* [Reading text]
= = = = =

13. Kubernetes: where does it come from

  • Developed from lessons learned via Borg
  • Become available with the initial release of Docker in March 2013

14. Kubernetes: applications versus services

  • A service is a process that:
    • is designed to do a small number of things (often just one).
    • has no user interface and is invoked solely via some kind of API.
  • An application is a process that:
    • has a user interface (even if it’s just a command line) and
    • often performs lots of different tasks. It can also expose an API,
  • It is common for applications to call several service behind the scenes

15. Kubernetes: what does it have?

  • Kubelet: a special background process responsible for create, destroy, and monitor containers on a host.
  • Proxy: a simple network proxy used to separate IP address of the container from the service it provides.
  • cAdvisor: collects, aggregates, processes, and exports information about running containers.

  • Pods
    • A collection of containers and volumes that are bundled and scheduled together because they share a common resource (same file system or IP address).
    • Docker: Each container gets its own IP
    • Kubernetes: Containers of a pod share the same address.
    • A pod emulates a logical host (like a VM) to the containers.

  • Important:
    • Kubernetes schedules and orchestrates things at the pod level, not at the container level.
    • Containers running in the same pod have to be managed together (shared fate).
    • Management transparency: You don’t have to micromanage processes within a pod.

16. What Kubernetes learned from Borg

  • Rejection of the job concept and organize around the concept of pods.
    • labels are used to described the objects (jobs, services, …) and their desired states.
  • IP addresses are mapped to pods and services and not physical computers.
  • Optimizations for high-demand jobs.
  • The perception of Kubernetes’ kernel as an operation system kernel for a distributed system.

17. Borg, Oemga, and Kubernetes

  • Burns, Brendan, Brian Grant, David Oppenheimer, Eric Brewer, and John Wilkes. “Borg, Omega, and Kubernetes.” Queue 14, no. 1 (2016): 10.
  • Borg:
    • Isolation through the root file system (chroot, cgroups).

= = = = =

* [Provided records]
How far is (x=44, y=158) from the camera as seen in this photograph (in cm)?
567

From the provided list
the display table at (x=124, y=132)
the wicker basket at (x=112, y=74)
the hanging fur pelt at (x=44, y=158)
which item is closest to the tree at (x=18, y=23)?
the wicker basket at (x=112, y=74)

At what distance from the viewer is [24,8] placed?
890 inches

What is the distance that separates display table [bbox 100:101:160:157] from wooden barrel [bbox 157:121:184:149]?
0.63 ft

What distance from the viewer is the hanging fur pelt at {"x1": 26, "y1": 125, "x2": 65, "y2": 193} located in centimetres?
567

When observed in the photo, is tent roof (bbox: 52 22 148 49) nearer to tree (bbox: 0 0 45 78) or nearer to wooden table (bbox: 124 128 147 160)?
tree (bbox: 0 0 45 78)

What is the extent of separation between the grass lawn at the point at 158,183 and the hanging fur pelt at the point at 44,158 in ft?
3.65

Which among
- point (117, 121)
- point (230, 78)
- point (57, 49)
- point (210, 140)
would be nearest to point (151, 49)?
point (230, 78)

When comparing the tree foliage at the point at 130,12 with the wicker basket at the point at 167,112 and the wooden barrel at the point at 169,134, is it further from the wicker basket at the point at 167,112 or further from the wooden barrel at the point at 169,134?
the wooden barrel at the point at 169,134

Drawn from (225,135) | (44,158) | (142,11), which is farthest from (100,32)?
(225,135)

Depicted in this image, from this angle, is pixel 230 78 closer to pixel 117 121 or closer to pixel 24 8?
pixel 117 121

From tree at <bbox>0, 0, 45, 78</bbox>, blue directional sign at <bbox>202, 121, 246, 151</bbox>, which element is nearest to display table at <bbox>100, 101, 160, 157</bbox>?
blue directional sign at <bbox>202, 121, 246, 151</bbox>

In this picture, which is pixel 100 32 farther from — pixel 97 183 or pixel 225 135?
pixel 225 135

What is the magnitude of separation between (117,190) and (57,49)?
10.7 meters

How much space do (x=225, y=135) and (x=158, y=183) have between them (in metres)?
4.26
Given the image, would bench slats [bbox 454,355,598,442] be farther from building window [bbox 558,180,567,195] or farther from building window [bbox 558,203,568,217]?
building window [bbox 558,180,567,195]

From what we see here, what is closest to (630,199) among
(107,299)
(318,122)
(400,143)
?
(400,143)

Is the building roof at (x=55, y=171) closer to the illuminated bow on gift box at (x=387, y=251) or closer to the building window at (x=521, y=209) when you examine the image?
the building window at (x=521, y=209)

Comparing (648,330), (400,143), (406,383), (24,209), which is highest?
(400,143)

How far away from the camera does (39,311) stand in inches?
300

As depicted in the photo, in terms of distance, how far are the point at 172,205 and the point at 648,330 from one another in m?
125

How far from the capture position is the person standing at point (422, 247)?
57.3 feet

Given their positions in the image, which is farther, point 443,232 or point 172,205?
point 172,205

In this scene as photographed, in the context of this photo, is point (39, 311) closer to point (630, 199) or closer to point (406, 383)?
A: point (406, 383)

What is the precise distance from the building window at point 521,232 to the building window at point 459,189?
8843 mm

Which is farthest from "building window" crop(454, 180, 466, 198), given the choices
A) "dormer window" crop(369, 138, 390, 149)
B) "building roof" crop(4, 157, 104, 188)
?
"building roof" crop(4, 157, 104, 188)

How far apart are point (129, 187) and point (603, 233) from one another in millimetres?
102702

= = = = =

* [Things to do]
- a) Change "root file system" to "root filesystem" in the stretch of the Kubernetes notes from "17. Borg, Oemga, and" through "system (chroot, cgroups).", and write out that stretch.
- b) According to the Kubernetes notes, what does cAdvisor do?
- c) Decide whether each statement agrees with the Kubernetes notes, and support each answer with a quotation from them: (i) In Kubernetes, the containers of a pod share the same address. (ii) Kubernetes schedules things at the container level. (iii) A service has a user interface.
The records are separate material from the Kubernetes notes.

* [Answer set]
- a)
17. Borg, Oemga, and Kubernetes

  • Burns, Brendan, Brian Grant, David Oppenheimer, Eric Brewer, and John Wilkes. “Borg, Omega, and Kubernetes.” Queue 14, no. 1 (2016): 10.
  • Borg:
    • Isolation through the root filesystem (chroot, cgroups).

- b) It collects, aggregates, processes, and exports information about running containers.

- c)
(i) Yes: "Kubernetes: Containers of a pod share the same address."
(ii) No: "Kubernetes schedules and orchestrates things at the pod level, not at the container level."
(iii) No: "has no user interface and is invoked solely via some kind of API."